### TEXTE FOURNI
• • •
J'veux dire, dans les années '30-'40, n'importe quel dessin (rarement signé) trouvé dans n'importe quel magazine vaut de l'or. Aujourd'hui, c'est pas moins bien, mais je trouve que ça n'a pas souvent le même niveau de draughtsmanship (c'est pas ce qu'on cherche non plus). Allez voir le site de mon ami Paul Giambarba : 100 years of illustration, dans lequel il répertorie des maîtres du dessin (il a eu l'étourderie de me mettre dans le tas, c'est un peu intimidant). Ce monsieur a fait les designs d'emballage de Polaroid de 1957 à 1977, il fait aujourd'hui des aquarelles absolument superbes.
• • •
### EXTRAIT DU MATÉRIEL

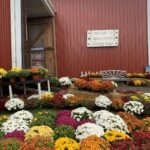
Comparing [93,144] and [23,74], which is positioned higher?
• • •
### CONSIGNE
Les affirmations suivantes sont-elles conformes au texte fourni ? Pour chacune, répondez par oui ou non et recopiez mot pour mot les mots du texte qui permettent de trancher.
1. Les dessins parus dans les magazines des années '30-'40 étaient en général signés.
2. Paul Giambarba a conçu les emballages de Polaroid de 1957 à 1977.
3. Paul Giambarba peint aujourd'hui des aquarelles.
Ce matériel ne sert à rien ici.

### RÉPONSE ATTENDUE
1. Non : « n'importe quel dessin (rarement signé) »
2. Oui : « Ce monsieur a fait les designs d'emballage de Polaroid de 1957 à 1977 »
3. Oui : « il fait aujourd'hui des aquarelles absolument superbes »